The Trafficking Victims Protection Act (TVPA) of 2000 is the first comprehensive federal law to address trafficking in persons. The law provides a three-pronged approach that includes prevention, protection, and prosecution. The TVPA was reauthorized through the Trafficking Victims Protection Reauthorization Act (TVPRA) of 2003, 2005, 2008, 2013, and 2015. The Act authorized the establishment of the State Department's Office to Monitor and Combat Trafficking in Persons and the President's Interagency Task Force to Monitor and Combat Trafficking in Persons to assist in the coordination of anti-trafficking efforts.
Under U.S. federal law, "severe forms of trafficking in persons" includes both sex trafficking and labor trafficking:
- Sex Trafficking is the recruitment, harboring, transportation, provision, obtaining, patronizing, or soliciting of a person for the purposes of a commercial sex act, in which the commercial sex act is induced by force, fraud, or coercion, or in which the person induced to perform such an act has not attained 18 years of age (22 USC § 7102).

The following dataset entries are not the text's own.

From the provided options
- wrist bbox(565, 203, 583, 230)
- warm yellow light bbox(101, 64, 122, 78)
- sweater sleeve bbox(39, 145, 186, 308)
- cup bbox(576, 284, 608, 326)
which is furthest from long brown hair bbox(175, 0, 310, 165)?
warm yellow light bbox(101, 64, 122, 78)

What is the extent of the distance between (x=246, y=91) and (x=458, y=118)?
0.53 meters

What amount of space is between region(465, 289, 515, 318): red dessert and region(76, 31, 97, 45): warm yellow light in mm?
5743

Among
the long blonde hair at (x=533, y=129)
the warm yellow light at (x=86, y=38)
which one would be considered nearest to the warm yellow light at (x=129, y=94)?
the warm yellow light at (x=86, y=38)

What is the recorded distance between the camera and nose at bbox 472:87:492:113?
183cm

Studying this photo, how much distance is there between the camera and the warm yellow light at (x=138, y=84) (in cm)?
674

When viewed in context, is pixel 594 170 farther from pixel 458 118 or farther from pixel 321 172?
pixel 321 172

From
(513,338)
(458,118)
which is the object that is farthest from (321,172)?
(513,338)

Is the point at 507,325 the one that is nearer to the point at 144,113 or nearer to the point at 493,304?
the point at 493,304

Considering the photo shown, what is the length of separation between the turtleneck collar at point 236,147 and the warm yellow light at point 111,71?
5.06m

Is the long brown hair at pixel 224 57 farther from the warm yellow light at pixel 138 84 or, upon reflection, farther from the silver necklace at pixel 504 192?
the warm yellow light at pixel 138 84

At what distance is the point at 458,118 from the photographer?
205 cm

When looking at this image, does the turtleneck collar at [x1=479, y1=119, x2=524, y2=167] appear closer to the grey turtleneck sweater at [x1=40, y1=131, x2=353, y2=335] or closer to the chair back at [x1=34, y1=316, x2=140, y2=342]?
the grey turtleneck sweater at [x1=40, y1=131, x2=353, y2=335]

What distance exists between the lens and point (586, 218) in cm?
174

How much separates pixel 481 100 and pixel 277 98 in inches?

- Labor Trafficking is the recruitment, harboring, transportation, provision, or obtaining of a person for labor or services, through the use of force, fraud, or coercion for the purposes of subjection to involuntary servitude, peonage, debt bondage, or slavery, (22 USC § 7102).
In 2018, the National Human Trafficking Hotline, a resource supported by the Administration for Children and Families (ACF), U.S. Department of Health and Human Services (HHS), received 41,088 contacts with nearly 11,000 cases of potential human trafficking reported. Of those contacts, 7,838 were calls from victims and survivors. Approximately 72% were cases of sex trafficking and 11% were cases of labor trafficking with minors accounting for approximately 22% of all trafficking cases reported to the hotline.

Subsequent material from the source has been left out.